**Stated task:**
List each named header field, with its value, from the lines that begin with a field name and a colon at the top of the patch email below.

**Excerpted passage:**

From 67ad6b0b77df83d6ea95ab2b921540e2288be372 Mon Sep 17 00:00:00 2001
From: Heikki Linnakangas <heikki.linnakangas@iki.fi>
Date: Tue, 3 Dec 2024 15:42:03 +0200
Subject: [PATCH v5 5/5] Add a cache to Snapshot to avoid repeated CSN lookups

Cache the status of all XIDs that have been looked up in the CSN log
in the SnapshotData. This avoids having to go the CSN log in the
common case that the same XIDs are looked up over and over again.
---
 src/backend/utils/time/snapmgr.c | 92 ++++++++++++++++++++++++++++++--
 src/include/utils/snapshot.h     | 10 +++-
 2 files changed, 96 insertions(+), 6 deletions(-)

diff --git a/src/backend/utils/time/snapmgr.c b/src/backend/utils/time/snapmgr.c
index da82def846..df9e8ba37f 100644
--- a/src/backend/utils/time/snapmgr.c
+++ b/src/backend/utils/time/snapmgr.c
@@ -66,6 +66,35 @@
 #include "utils/snapmgr.h"
 #include "utils/syscache.h"
 
+/*
+ * Define a radix tree implementation to cache CSN lookups in a snapshot.

**Information given:**
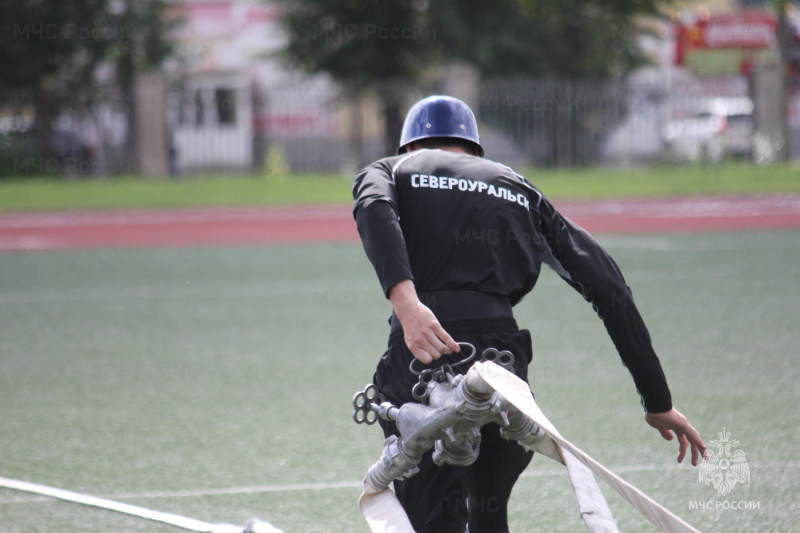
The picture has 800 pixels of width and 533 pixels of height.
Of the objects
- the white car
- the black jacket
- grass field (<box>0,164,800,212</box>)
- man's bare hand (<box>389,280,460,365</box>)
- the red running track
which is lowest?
the red running track

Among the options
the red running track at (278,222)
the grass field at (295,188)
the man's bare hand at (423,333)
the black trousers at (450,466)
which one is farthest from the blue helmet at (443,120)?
the grass field at (295,188)

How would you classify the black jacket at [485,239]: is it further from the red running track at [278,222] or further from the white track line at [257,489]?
the red running track at [278,222]

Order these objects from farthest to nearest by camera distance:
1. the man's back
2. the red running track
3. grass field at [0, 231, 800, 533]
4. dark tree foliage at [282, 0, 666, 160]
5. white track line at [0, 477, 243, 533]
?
dark tree foliage at [282, 0, 666, 160]
the red running track
grass field at [0, 231, 800, 533]
white track line at [0, 477, 243, 533]
the man's back

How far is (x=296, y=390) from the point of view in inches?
282

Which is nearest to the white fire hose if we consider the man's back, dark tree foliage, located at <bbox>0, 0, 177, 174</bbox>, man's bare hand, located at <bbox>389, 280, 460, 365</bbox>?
man's bare hand, located at <bbox>389, 280, 460, 365</bbox>

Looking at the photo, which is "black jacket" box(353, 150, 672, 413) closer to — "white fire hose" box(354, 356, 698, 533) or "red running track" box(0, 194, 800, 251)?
"white fire hose" box(354, 356, 698, 533)

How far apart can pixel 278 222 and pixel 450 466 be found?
52.3ft

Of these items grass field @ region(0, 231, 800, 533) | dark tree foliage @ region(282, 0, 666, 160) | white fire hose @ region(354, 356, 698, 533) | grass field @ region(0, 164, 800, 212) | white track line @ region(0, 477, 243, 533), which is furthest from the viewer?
dark tree foliage @ region(282, 0, 666, 160)

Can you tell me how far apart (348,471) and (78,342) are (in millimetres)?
4224

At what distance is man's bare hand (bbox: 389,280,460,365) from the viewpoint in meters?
3.12

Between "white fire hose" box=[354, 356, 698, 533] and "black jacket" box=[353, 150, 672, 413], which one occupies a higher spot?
"black jacket" box=[353, 150, 672, 413]

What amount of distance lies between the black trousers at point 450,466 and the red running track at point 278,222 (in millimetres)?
12859


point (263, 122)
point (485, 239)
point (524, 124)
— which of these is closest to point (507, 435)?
point (485, 239)

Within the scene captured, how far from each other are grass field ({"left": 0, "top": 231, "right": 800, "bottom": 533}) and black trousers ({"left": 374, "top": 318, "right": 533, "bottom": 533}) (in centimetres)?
105
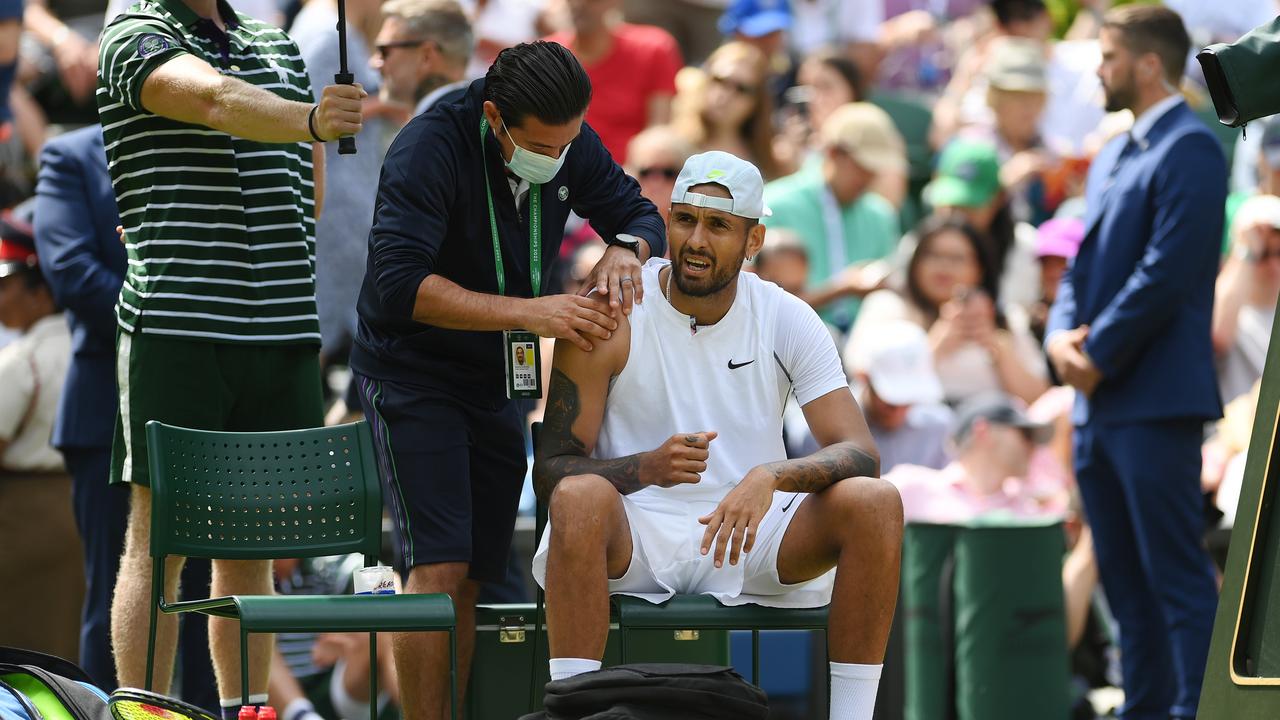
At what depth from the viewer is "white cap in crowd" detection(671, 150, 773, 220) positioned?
5.00 metres

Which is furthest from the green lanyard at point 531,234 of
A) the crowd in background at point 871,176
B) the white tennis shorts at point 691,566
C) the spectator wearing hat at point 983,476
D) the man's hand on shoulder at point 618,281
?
the spectator wearing hat at point 983,476

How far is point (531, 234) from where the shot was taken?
5125 millimetres

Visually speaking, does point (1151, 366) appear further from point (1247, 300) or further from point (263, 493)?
point (263, 493)

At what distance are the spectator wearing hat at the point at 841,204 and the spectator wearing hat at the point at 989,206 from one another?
25cm

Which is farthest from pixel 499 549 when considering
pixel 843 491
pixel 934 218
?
pixel 934 218

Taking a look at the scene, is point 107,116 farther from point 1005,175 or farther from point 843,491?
point 1005,175

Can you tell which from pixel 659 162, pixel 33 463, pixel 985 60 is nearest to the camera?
pixel 33 463

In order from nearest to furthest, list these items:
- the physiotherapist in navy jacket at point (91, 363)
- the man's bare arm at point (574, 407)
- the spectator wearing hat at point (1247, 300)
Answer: the man's bare arm at point (574, 407)
the physiotherapist in navy jacket at point (91, 363)
the spectator wearing hat at point (1247, 300)

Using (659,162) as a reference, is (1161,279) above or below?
below

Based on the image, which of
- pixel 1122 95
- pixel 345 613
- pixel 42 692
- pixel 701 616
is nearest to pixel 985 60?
pixel 1122 95

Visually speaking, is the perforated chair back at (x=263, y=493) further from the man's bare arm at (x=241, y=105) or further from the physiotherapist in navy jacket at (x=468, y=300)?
the man's bare arm at (x=241, y=105)

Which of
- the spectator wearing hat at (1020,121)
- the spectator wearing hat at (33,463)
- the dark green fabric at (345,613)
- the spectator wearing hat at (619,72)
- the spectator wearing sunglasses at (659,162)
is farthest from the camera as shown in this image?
the spectator wearing hat at (1020,121)

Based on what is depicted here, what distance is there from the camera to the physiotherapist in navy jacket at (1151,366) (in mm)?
6184

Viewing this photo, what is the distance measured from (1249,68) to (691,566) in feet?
6.04
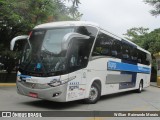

**Written response:**
From: Heikki Linnakangas <heikki.linnakangas@iki.fi>
Date: Tue, 3 Dec 2024 15:42:03 +0200
Subject: [PATCH v5 5/5] Add a cache to Snapshot to avoid repeated CSN lookups